> [Requirement]
Reproduce the lines of the records verbatim, starting at the line with "What is the distance" and continuing through the end of the records.

--- start of Information supplied ---

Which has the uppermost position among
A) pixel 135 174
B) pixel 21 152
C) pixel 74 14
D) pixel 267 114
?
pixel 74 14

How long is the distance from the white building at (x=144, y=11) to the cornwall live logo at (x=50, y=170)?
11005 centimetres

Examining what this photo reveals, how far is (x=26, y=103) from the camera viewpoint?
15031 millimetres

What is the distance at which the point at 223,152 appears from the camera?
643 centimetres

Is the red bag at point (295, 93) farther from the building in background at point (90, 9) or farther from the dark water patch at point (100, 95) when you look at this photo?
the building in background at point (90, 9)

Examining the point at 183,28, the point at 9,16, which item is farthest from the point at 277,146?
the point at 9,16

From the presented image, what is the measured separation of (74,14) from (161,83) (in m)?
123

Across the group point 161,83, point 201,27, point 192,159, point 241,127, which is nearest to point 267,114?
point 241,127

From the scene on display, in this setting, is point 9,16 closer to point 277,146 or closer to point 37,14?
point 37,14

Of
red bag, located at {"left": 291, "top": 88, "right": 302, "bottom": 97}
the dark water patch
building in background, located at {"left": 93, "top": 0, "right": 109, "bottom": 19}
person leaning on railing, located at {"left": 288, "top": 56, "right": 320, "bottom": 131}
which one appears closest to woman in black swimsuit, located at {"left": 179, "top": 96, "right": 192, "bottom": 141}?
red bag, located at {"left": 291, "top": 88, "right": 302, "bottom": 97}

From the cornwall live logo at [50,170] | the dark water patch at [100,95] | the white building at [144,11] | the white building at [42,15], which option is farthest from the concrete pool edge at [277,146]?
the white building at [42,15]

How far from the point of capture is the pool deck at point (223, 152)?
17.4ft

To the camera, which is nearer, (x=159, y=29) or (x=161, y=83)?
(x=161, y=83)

--- end of Information supplied ---

> [Solved problem]
What is the distance at which the point at 223,152 appears from the camera?
643 centimetres

Is the red bag at point (295, 93) farther from the building in background at point (90, 9) or farther from the dark water patch at point (100, 95) when you look at this photo?
the building in background at point (90, 9)

Examining the point at 183,28, the point at 9,16, which item is farthest from the point at 277,146?
the point at 9,16

From the presented image, what is the measured separation of (74,14) from (161,83) (in m)?
123

Across the group point 161,83, point 201,27, point 192,159, point 241,127, which is nearest to point 267,114?
point 241,127

From the scene on display, in this setting, is point 9,16 closer to point 277,146 or closer to point 37,14?
point 37,14

Of
red bag, located at {"left": 291, "top": 88, "right": 302, "bottom": 97}
the dark water patch
building in background, located at {"left": 93, "top": 0, "right": 109, "bottom": 19}
person leaning on railing, located at {"left": 288, "top": 56, "right": 320, "bottom": 131}
which one appears closest to woman in black swimsuit, located at {"left": 179, "top": 96, "right": 192, "bottom": 141}?
red bag, located at {"left": 291, "top": 88, "right": 302, "bottom": 97}

From the cornwall live logo at [50,170] | the dark water patch at [100,95] | the white building at [144,11] | the white building at [42,15], which option is farthest from the concrete pool edge at [277,146]?
the white building at [42,15]

How far from the point of capture is the pool deck at point (223, 152)?
17.4ft

To the camera, which is nearer, (x=159, y=29) or (x=161, y=83)?
(x=161, y=83)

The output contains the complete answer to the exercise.